2. The ingenious Scottish novelist A. L. Kennedy writes in such a way that many readers are confused.
See how troubling this is? Since I enjoyed Kennedy’s dark, alcohol-fueled dream Paradise, I thought I’d give the critically-acclaimed So I Am Glad (Knopf, 1995) a shot (that’s right: #1, above, is false).
The narrator of So I Am Glad, Jenny, is a young woman who risks love by way of a mysterious man (“Martin”) who turns up in her flat. Along the way we learn about Jenny’s traumatic childhood, an abusive relationship with her ex-boyfriend, and her rather antiseptic occupation as an audio narrator. Throughout, the novel induces a state of bewilderment: the character dialogue is as pedestrian, random, and spasmodic as most conversations of everyday life, and even when Martin’s true identity is revealed, the reader remains uncertain and distrustful to the end.
Kennedy’s works are artful—brilliantly constructed—but certainly not for everyone.
Suffice it to say that when I finished the book I took a spin over to Goodreads—just to see what other readers thought. I quickly discovered that I am:
1. One of the few readers on the site to pick up the book and actually finish it.

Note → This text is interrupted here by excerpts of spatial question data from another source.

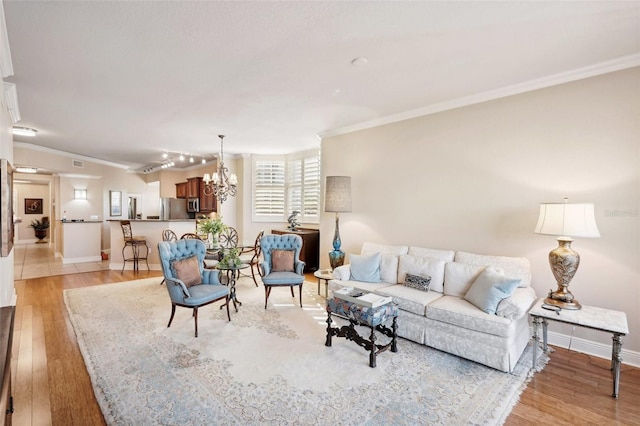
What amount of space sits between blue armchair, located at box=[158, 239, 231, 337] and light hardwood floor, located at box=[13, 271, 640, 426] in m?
1.04

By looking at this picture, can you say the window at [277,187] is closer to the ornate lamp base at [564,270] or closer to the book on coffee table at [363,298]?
the book on coffee table at [363,298]

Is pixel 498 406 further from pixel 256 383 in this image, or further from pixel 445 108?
pixel 445 108

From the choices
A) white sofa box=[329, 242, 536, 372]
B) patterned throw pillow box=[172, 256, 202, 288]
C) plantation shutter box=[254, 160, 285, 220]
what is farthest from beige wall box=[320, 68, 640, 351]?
plantation shutter box=[254, 160, 285, 220]

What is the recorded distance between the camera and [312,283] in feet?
18.8

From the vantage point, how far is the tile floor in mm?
6547

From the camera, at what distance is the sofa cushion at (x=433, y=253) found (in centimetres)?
374

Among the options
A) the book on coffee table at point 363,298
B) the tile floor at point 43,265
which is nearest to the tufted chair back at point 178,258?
the book on coffee table at point 363,298

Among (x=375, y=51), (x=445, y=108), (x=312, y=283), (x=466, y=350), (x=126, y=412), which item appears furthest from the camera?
(x=312, y=283)

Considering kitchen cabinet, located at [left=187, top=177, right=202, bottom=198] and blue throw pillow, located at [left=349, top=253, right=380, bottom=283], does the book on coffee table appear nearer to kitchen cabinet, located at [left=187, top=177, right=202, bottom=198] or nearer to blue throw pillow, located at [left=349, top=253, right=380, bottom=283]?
blue throw pillow, located at [left=349, top=253, right=380, bottom=283]

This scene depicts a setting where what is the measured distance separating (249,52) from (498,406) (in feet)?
11.8

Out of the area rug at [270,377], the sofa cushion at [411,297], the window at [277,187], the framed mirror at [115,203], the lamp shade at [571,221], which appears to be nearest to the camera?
the area rug at [270,377]

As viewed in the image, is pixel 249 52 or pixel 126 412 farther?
pixel 249 52

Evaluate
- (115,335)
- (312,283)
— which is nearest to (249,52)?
(115,335)

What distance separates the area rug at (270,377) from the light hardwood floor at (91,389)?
0.34 feet
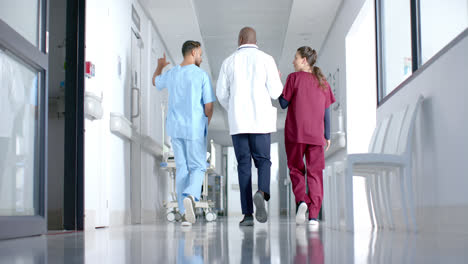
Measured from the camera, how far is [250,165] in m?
3.80

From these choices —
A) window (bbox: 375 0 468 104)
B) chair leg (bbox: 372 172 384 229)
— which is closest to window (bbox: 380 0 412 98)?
window (bbox: 375 0 468 104)

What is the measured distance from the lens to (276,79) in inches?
154

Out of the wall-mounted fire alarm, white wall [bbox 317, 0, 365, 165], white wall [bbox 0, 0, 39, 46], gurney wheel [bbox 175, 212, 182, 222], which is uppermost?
white wall [bbox 317, 0, 365, 165]

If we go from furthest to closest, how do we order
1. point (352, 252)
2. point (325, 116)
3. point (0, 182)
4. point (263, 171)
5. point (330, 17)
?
point (330, 17) < point (325, 116) < point (263, 171) < point (0, 182) < point (352, 252)

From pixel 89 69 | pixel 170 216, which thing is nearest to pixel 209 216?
pixel 170 216

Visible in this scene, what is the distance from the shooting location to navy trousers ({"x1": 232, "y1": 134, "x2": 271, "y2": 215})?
377 centimetres

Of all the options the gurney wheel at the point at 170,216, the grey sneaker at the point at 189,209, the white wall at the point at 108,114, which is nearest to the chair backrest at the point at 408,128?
the grey sneaker at the point at 189,209

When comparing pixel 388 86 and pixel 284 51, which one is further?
pixel 284 51

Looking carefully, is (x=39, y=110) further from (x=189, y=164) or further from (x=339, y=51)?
(x=339, y=51)

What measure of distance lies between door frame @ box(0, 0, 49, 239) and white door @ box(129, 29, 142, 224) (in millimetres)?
2272

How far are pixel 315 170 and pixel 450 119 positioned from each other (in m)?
1.41

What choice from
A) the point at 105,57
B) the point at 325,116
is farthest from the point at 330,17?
the point at 105,57

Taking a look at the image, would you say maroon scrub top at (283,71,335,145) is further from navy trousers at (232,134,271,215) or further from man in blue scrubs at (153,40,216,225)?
man in blue scrubs at (153,40,216,225)

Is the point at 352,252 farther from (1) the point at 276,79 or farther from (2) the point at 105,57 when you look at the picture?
(2) the point at 105,57
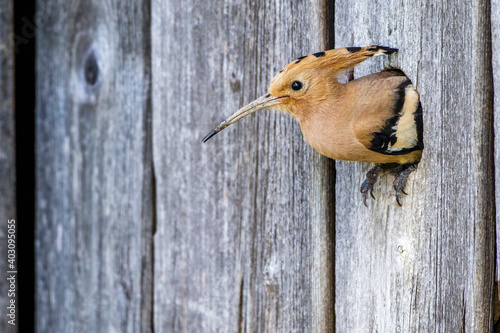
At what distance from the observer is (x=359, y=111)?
133 cm

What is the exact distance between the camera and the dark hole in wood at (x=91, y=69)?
194 centimetres

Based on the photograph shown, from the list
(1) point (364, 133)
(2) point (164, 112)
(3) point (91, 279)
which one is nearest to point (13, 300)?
(3) point (91, 279)

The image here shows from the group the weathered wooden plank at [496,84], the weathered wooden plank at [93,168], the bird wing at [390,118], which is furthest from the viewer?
the weathered wooden plank at [93,168]

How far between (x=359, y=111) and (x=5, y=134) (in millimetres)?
1285

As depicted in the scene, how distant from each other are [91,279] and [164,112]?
699 millimetres

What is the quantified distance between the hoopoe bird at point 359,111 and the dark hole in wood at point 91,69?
0.76 m

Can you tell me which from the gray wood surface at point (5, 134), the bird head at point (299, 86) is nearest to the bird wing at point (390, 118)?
the bird head at point (299, 86)

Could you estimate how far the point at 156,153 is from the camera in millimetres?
1806

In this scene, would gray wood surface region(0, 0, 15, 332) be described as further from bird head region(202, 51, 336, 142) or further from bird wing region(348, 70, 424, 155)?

2. One of the many readers on the site to find Kennedy’s whiplash dialogue construction confusing (there are few identifying references to guide readers, e.g. “said Martin,” “I stammered,” “he shouted,” etc.).
With reference to #1, I rarely fail to finish books I start reading. I also clean my dinner plate, watch through the end of the credits of most movies, and hate it when baseball games are called due to rain or darkness. I prefer to think of this as a virtue rather than a vice. Let’s call it faithfulness; the challenge keeps me going.

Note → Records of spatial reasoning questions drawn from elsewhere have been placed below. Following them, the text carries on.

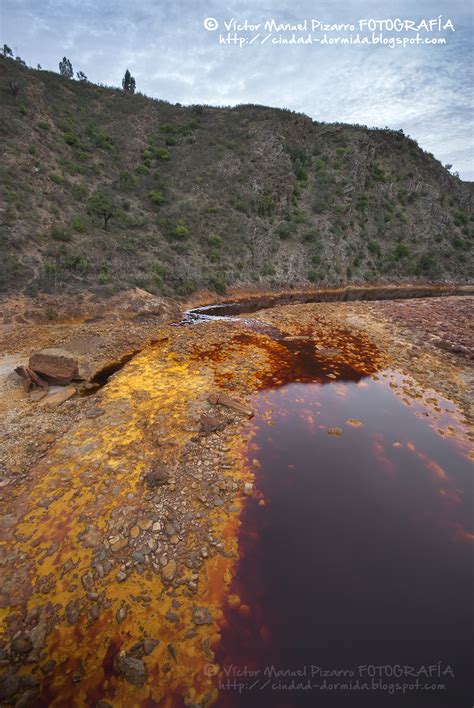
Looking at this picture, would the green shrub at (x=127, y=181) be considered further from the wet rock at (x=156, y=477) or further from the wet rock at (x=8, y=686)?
the wet rock at (x=8, y=686)

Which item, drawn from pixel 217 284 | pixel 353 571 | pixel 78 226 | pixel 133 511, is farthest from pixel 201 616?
pixel 78 226

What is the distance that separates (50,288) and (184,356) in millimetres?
11768

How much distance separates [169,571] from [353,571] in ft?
11.2

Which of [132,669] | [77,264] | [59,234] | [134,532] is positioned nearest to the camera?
[132,669]

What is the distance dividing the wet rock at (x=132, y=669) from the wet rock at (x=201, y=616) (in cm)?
90

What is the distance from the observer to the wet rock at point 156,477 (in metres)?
7.57

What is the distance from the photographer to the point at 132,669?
4.43 m

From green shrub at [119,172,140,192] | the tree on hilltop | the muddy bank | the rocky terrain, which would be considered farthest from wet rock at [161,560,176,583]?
green shrub at [119,172,140,192]

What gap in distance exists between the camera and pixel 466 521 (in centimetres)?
689

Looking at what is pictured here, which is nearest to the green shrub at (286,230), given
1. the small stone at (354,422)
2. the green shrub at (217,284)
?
the green shrub at (217,284)

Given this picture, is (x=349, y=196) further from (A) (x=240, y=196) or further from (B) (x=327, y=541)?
(B) (x=327, y=541)

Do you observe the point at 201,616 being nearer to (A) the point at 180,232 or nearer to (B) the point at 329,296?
(A) the point at 180,232

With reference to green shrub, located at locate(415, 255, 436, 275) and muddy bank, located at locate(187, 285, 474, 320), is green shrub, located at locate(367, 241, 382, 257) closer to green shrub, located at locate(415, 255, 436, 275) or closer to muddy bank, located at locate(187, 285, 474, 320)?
muddy bank, located at locate(187, 285, 474, 320)

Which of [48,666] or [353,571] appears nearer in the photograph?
[48,666]
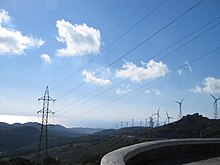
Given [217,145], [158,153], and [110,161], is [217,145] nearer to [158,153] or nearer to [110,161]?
[158,153]

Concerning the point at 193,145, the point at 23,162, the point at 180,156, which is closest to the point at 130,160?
the point at 180,156

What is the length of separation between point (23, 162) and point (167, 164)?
1358 centimetres

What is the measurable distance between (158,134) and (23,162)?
103m

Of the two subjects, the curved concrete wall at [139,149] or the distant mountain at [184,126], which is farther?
the distant mountain at [184,126]

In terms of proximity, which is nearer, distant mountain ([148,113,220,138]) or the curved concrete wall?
the curved concrete wall

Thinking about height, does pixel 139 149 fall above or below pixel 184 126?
below

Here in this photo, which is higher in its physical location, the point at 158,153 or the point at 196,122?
the point at 196,122

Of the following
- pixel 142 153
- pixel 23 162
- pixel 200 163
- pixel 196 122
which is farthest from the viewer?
pixel 196 122

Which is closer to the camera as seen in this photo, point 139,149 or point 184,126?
point 139,149

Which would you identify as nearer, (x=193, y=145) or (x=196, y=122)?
(x=193, y=145)

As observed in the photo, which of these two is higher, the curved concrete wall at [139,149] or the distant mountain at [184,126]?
the distant mountain at [184,126]

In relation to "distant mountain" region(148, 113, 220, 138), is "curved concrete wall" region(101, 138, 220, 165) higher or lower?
lower

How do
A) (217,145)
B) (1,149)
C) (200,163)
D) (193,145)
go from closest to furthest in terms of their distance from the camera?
1. (200,163)
2. (193,145)
3. (217,145)
4. (1,149)

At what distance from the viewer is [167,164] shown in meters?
8.37
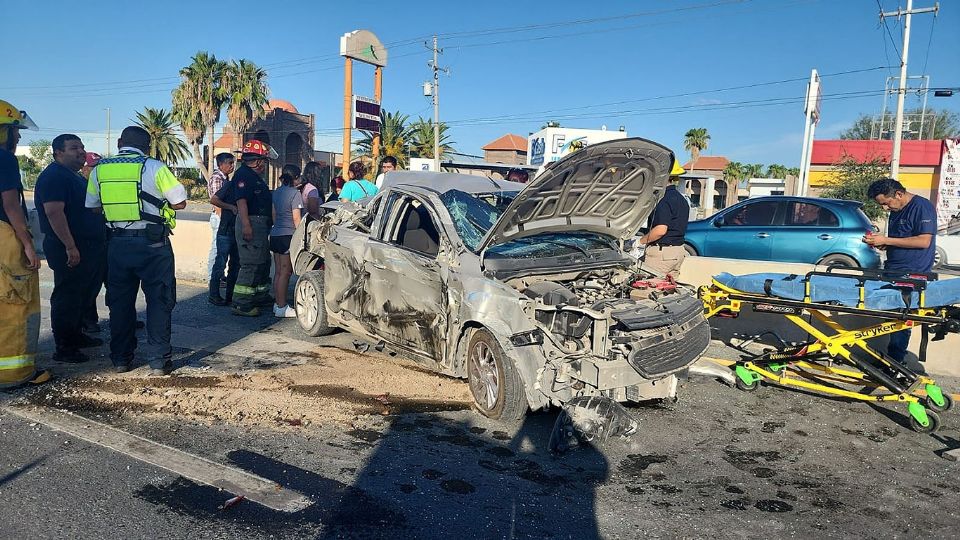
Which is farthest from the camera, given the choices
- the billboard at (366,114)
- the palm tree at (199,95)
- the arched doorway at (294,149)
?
the arched doorway at (294,149)

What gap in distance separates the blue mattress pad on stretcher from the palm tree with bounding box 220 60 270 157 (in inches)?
1726

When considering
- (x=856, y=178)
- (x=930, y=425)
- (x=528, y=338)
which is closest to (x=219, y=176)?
(x=528, y=338)

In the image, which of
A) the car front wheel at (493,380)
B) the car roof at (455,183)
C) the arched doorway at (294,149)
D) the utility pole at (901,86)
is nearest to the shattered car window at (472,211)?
the car roof at (455,183)

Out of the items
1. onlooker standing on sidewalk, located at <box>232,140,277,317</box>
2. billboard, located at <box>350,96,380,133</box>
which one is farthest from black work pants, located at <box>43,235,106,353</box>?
billboard, located at <box>350,96,380,133</box>

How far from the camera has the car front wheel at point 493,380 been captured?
4.28 m

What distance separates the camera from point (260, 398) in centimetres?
482

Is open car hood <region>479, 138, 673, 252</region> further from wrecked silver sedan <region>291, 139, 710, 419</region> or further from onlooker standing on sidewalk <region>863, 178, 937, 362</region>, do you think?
onlooker standing on sidewalk <region>863, 178, 937, 362</region>

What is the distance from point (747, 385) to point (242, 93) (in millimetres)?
44213

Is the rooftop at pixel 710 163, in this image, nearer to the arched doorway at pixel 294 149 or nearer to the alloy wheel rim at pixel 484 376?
the arched doorway at pixel 294 149

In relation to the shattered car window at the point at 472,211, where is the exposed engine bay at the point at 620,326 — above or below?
below

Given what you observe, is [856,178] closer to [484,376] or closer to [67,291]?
[484,376]

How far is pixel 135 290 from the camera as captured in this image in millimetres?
5324

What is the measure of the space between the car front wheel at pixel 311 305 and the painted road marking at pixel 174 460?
2.61m

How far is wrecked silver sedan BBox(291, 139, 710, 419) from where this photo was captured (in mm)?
4160
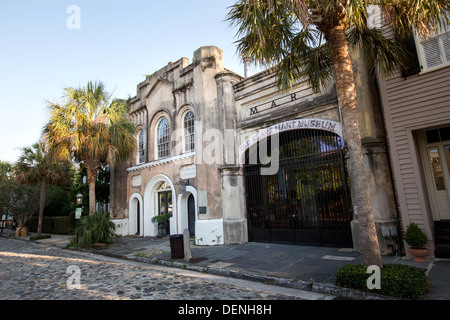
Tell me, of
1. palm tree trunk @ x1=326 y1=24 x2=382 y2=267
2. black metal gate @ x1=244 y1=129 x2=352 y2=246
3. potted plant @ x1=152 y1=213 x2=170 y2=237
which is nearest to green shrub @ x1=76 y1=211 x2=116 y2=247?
potted plant @ x1=152 y1=213 x2=170 y2=237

With reference to #2, I admit I had to reread the first thirty or forty pages of So I Am Glad more than once to make sure I was tracking the dialogue. Three times, actually. I suppose it’s a badge of honor that I eventually came to understand and even appreciate this rather depressing (and sometimes quite violent) fantasy of love and coming-to-terms-with-the-past novel. Reading this work helped me to see a development in Kennedy’s style that made me appreciate the stream-of-consciousness construction of Paradise all the more.

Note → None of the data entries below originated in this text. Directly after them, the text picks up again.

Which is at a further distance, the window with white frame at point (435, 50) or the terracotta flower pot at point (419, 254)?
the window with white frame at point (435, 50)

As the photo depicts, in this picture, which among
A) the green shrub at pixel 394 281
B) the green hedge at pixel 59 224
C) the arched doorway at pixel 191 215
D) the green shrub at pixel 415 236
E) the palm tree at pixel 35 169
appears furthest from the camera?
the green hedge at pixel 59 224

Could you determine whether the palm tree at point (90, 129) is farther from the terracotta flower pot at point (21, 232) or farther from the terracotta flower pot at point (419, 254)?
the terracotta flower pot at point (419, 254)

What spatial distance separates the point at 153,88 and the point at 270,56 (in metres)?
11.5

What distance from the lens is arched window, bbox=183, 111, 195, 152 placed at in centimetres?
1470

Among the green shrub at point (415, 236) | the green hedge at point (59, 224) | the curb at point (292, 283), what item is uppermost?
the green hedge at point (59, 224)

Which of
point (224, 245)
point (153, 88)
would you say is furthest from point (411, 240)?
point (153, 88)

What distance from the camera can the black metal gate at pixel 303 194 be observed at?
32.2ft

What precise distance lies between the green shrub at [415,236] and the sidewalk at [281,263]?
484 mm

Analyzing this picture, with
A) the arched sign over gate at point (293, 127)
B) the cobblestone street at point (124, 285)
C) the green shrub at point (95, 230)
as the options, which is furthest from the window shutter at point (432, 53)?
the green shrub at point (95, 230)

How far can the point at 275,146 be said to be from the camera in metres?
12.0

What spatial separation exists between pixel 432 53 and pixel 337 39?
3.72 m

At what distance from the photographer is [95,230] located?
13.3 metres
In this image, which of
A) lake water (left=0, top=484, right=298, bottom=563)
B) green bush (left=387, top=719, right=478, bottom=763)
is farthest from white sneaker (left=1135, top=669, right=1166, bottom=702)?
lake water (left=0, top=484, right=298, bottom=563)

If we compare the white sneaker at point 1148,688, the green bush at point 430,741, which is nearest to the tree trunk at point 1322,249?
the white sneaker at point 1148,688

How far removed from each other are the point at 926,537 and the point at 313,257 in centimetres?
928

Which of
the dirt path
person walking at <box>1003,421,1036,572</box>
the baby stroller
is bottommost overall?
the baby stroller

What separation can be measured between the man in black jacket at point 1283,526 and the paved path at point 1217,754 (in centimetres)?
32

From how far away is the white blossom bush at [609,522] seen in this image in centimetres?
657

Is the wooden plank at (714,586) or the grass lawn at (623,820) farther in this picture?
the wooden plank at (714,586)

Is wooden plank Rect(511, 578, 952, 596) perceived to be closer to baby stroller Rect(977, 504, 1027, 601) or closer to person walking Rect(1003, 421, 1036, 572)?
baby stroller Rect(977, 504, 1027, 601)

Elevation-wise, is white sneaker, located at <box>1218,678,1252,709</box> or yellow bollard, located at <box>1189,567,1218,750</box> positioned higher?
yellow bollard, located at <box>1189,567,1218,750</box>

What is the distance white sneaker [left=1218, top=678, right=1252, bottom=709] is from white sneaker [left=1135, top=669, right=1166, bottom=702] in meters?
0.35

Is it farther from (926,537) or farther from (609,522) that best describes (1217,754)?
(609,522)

So I Am Glad . . . Sure I was confused, but you knew that by the name of this post, didn’t you?
A. L. Kennedy’s Paradise (Knopf, 2004) explores the tragic descent of Hannah Luckraft, an alcoholic. Several critics have interpreted Paradise through the stations of the cross. I find this reading quite compelling—its fourteen parts may indeed parallel the Via Dolorosa. For me, however, Kennedy’s narrative describes something much closer to home—what few religious texts ever manage to convey within the limits of philosophical and theological discourse: a complex portrait of the individual will enslaved by desire.
Paradise requires the reader to explore the dark recesses of the soul through its train-wreck central character, Hannah. Existential confusion and sensory overload pervade the book: “He gets me another whisky and then one of its relatives, and then one of its friends and I should be drunk by now, I should be feeling it, I should—in the absence of other pleasures—be in my house with the whole whisky family, all of us curled up tight around our fine, warm, cask-matured, internal fire. But I’m not. I am entirely sober. I can hear owls snatching mice in the park behind us . . . My skin is unbearable, it is holding me back, holding me in and the shine of his body is hurting it, turning so intense that I ought to be seeing blisters rise and he’s so far away across the table and talking about I have no idea what—he’s too close to hear, drowned out by the babies crying across the river and changing their minds and dreaming, dreaming loud as hand grenades—and why is he so warm when I can’t touch him?” (44).
Kennedy has a knack for describing sensory experience. The effect is profound and brings to mind one of the darkest portraits of the self in Western literature. Augustine famously wrote of the consuming power of self in Confessions—“It was foul, and I loved it. I loved my own undoing. I loved my error—not that for which I erred but the error itself” (Book 2.4).
Augustine’s account of the soul enslaved by sin, however, differs considerably from Kennedy’s Paradise. While Augustine found redemption in the spoken words of a child, Tolle lege, tolle, lege (“Take and read; take and read”), Hannah’s journey entails a cycle of devolution. Despair alone remains.
As any reader of Dante knows, this is no Paradise. It is Inferno.
My fascination with Audrey Niffenegger’s graphic novel The Night Bookmobile (2010) inspired a search for more of the Chicago-based artist’s works. While her acclaimed debut novel The Time Traveler’s Wife (2003) didn’t capture my interest (I confess I made it only a third of the way into the book), two of her graphic novels merit further notice.
Niffenegger compares her work to “a silent film made from Japanese prints . . . a silent opera” (“Afterword,” The Three Incestuous Sisters). The artist’s words are few. Language tells one part of the story. Niffenegger’s beautiful and haunting—even nightmarish—images complete the narrative. In these stories, images convey meaning beyond language, calling imagination to furnish the tale’s complex struggle with beliefs, motives, and action captured still-frame in nitric acid baths.
The “Afterword” of TIS describes Niffenegger’s laborious process of discovery: “The Three Incestuous Sisters’s first incarnation was an artist’s book, in a handmade edition of ten. I created the story in pictures, sketching page spreads the way a director might work out the storyboard for a film. I wrote the text; as the images gained in complexity, the text dwindled until the weight of the story was carried by the images. I then spent most of the next thirteen years making the aquatints, designing the book, and setting and printing the type. The final year of the project was spent binding the books, elaborately, in leather” (“Afterword”).
Since the time I first sat down with these two works, I have been reminded of William Blake’s unique etchings. Blake’s melding of image and poetry remain among the most stimulating creative accomplishments of British Romantic literature. Time will tell if Niffenegger will continue to pursue this seemingly less-profitable form of creation (given the success of The Time Traveler’s Wife), but the two artists share a common concern for the unique materiality of their works. Niffenegger explains, “I make books because I love them as objects; because I want to put the pictures and words together, because I want to tell a story” (“Afterword”).
The result is beautiful. These are stories of anger, resentment, love, longing, loss, and escape. They are, in very different ways, morality tales of transformation embodied in the strange and paranormal.
Stories such as these can be consumed in less than an hour. The creative process advanced slowly over the course of years. Meaning emerges in the meditation and reflection in-between.